Bill Parker of Horton Hill Farm in Jefferson has been beekeeping for 10 years. His bees are feasting on aster and goldenrod pollen now, and making plenty of honey. From the family farm, the family sells raw honey. The bees are local, gathered from trees and a local barn rafter. Through the years, he has split colonies, and relocated them to better spots.
”I will get a call ... and we will go retrieve a swarm,” Parker said. “I also see their pollination effect on my apple trees here at the farm, and enjoy these bees for all that they do.”
He doesn’t keep all the bees for himself, either; Parker said he recently got a call from a man in Charlotteville seeking his help.

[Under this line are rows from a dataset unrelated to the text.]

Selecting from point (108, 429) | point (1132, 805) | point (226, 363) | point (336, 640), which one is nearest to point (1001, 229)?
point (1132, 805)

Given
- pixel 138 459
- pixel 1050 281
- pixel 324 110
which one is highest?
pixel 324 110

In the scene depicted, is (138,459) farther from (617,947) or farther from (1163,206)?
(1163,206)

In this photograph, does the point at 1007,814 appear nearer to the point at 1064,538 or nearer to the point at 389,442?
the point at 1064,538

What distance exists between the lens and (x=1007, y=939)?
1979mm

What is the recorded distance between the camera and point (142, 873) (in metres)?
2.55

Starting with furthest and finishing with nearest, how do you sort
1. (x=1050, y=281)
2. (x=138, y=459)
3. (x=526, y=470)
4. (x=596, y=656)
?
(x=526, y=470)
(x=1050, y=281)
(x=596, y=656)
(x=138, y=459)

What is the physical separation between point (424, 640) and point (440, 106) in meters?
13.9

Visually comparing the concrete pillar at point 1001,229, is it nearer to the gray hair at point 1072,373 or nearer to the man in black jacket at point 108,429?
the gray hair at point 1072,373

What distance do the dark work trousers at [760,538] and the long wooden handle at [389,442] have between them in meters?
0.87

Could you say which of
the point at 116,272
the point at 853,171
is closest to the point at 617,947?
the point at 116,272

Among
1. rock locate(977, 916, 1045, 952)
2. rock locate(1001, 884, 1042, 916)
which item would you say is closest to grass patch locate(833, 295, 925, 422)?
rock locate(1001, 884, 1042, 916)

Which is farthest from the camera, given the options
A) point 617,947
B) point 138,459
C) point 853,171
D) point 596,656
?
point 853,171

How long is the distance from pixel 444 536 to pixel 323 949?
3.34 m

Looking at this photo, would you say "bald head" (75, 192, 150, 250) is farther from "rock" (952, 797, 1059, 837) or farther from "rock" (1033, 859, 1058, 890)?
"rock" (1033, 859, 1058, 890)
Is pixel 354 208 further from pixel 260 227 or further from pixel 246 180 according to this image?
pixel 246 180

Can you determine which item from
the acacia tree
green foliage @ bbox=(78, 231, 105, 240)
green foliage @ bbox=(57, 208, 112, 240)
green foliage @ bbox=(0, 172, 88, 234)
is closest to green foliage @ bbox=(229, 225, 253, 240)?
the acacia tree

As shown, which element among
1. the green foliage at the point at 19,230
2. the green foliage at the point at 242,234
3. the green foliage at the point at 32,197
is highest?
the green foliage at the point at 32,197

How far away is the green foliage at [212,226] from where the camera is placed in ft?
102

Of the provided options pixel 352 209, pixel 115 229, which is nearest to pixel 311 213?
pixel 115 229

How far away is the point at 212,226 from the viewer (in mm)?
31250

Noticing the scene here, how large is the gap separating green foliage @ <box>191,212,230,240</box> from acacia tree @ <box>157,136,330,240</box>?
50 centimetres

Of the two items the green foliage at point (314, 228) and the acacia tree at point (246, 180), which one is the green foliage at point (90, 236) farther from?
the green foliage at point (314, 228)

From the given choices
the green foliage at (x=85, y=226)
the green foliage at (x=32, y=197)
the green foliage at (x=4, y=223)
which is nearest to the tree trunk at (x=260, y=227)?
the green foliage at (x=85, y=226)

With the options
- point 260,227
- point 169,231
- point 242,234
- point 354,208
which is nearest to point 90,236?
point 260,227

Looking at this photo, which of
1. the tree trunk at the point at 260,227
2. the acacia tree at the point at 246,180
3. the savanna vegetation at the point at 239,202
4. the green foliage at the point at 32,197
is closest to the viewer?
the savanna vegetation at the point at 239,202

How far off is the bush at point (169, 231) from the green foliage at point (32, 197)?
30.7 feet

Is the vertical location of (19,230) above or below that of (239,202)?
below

”I am going to split one of my hives for him, and take that over,” Parker said. “You learn alot from each other.”
Fall is harvesting time for the beekeeper, and time to go through the boxes, making sure the nests will be dry and will hold the food the bees will need for winter.
Though the bees get quiet at this time of year, Parker said, he can see his bees buzzing in and out, over the pond. His 10 hives face the afternoon sun and stay warm in the winter months.
From colony behavior to learning about the health benefits of honey, the topic of bee-keeping offers many learning paths.
For example, Hanson said she learned the hard way that her bees don’t care for banana. Parker said he has learned something new about bees, keeping up with his 10 hives every day.
They all agree that their interest has grown and are proud to be part of the beekeeping community.
”How neat is that,” Parker said, “to see such an interesting insect make food.”